JH: Benny is my open source project. It’s not a DAW, but it’s almost a music environment. I started building it ages ago to solve the problem of how to play live with a modular synth and generative style patches. I was making records where the patch is the song. And trying to replicate that in Ableton, as wonderful as it is, felt like I was fighting against the structure of what Live expects a set to be.
I built Benny as a thing that runs on Max/MSP, but it’s a whole separate window that’s rendered in Jitter and OpenGL on top. It abstracts your modular synth inside the software.
“There’s not any particular concept we’re trying to follow. We just started jamming, playing instruments, and figuring out what kinds of colors, sounds, textures, rhythms we can get.”
You can have “song is the patch” things that you load up. Then, it reconfigures for the next song. You can build these generative, chaotic messes, which I like to do. It’s quite flowy in the studio — that was the other design goal of it, that it’s quicker than patching a real modular and it has more melodic and harmonic control. It gets you to wild, chaotic, living system stuff — the computer feeling like an instrument. It’s still very much a work in progress, but it’s an open source project so I’ve got other people joining in, trying to make it better. It’s going off in new directions.
For this record, almost every song started with building a patch in Benny and playing that against seeing what came out of a looper system where there’s weird time changes or dynamic processing in the chain. There was arpeggiator stuff and picking notes from scales in algorithmic fashions. It’s all stuff you can do in other ways, but Benny leads you to a particular conclusion. I don’t think I’d make the same music without having done this.
How did you work with Benny and Ableton? Are there ways they interact?
JH: Benny actually has Ableton Link support built in because Max has that. In theory, you can sync them together.
WZ: We never did that.
JH: The music is in such free time.
WZ: The only things that need to be synchronized are my delays and loopers. It is good enough just to set the BPMs. Even if it’s not perfect, for us it’s probably better. A big part of what we are doing is based on loose rhythms. We don’t need hardcore synchronicity between two computers.

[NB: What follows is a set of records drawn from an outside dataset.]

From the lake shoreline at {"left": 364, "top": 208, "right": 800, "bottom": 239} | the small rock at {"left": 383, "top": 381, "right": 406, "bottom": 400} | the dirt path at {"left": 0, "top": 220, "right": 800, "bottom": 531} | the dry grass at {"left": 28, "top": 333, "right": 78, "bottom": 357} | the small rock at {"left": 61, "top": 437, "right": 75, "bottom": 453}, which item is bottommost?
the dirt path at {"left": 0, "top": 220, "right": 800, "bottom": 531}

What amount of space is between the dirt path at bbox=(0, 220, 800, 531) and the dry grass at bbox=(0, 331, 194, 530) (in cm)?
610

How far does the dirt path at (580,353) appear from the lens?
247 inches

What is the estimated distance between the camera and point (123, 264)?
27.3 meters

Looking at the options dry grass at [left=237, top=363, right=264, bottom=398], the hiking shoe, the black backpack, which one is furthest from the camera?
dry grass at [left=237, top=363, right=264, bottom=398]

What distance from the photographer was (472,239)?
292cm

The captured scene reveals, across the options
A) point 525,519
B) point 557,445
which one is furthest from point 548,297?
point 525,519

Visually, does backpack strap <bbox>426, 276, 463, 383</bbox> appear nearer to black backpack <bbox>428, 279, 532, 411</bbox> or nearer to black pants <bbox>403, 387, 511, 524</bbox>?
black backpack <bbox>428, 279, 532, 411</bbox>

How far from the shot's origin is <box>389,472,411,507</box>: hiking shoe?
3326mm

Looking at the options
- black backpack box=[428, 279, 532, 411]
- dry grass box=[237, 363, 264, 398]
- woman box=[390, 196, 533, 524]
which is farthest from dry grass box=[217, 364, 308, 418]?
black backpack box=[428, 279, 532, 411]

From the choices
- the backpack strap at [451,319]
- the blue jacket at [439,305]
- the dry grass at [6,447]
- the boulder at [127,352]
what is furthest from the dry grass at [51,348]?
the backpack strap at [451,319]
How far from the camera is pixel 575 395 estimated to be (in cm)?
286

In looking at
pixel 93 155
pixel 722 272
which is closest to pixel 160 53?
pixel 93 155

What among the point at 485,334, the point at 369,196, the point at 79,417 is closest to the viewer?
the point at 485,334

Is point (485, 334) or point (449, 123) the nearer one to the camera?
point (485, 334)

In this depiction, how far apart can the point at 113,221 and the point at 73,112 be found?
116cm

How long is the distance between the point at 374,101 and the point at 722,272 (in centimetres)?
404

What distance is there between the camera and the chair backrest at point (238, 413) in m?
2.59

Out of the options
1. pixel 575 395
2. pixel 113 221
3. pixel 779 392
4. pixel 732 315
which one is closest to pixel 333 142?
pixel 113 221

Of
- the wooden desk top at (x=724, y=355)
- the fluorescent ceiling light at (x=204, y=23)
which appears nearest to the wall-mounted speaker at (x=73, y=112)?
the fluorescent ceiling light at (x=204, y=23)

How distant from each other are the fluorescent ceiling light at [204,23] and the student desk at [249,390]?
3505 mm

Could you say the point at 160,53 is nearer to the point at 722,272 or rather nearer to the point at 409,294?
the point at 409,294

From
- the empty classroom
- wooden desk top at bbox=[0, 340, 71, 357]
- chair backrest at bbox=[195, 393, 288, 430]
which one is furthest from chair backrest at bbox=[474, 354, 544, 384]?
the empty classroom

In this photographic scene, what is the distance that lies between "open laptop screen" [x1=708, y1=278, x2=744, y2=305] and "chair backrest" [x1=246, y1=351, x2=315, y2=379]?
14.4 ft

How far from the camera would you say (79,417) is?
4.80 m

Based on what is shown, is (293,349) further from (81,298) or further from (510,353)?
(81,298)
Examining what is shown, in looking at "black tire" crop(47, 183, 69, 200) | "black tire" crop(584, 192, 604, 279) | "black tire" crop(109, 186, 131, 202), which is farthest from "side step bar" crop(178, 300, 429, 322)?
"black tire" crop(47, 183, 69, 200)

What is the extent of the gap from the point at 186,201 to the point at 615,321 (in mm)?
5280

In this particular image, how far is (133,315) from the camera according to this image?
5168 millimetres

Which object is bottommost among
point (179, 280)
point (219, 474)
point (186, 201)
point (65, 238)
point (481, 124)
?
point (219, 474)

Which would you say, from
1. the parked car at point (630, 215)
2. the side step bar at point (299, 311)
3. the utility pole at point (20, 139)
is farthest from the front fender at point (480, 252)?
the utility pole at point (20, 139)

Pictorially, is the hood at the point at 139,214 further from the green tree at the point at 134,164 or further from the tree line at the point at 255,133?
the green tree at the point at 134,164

JH: Most of the time, if I’m playing patterns, then it’s a loop or a delay that Wacław’s playing into. Quite often, he’s playing different keyboards or using Granulator.
WZ: Granulator is a big part of what I’m doing, in terms of playing keys. I love that device.
JH: What’s the looper you use?
WZ: (Expert Sleepers) Augustus Loop. That’s another device which is very useful.
And this plugin that we made together a couple years ago, called Pitch Gate. It’s something that basically allows you to gate as many notes as you want. You can build this creepy sounding horn stereo, where every step of the scale has a different effect.
Requires Ableton Live 12 Suite
What is used on the record, in terms of gear?
JH: The sound sources are clarinet through Ableton, sampled and played through Granulator. Quite a lot of it is microphones into Benny. We did one set of overdubs with percussion. And then I mixed back using preamps as processing.
WZ: The speaker system we were using around the room — sending different channels to different speakers — is a big part of this record.
JH: On my studio PC, we use Ableton as the router. It’s usually one sound source per channel. So around the room, like, guitar amps, old hifi speakers from by the bins, the studio monitors, a bass amp. Was there a practice amp? And then in the middle these Coles ribbon mics with the figure eight. You put them in a cross coincident and get a really nice stereo picture, particularly if you use them midside rather than left-right.
That means that when you spacialize the sound, you’re not thinking about fitting your mix into two speakers. You’re just making the room sound really good. That, in itself, changes the process. When I used to write music on the computer, I started writing a tune and adjusting a compressor half an hour later — no other creative activity. Your energy is gone. Making a big, loud noise in a room, you don’t get sucked into fucking around with hacks to get a sound out of two speakers. You make sense of it after.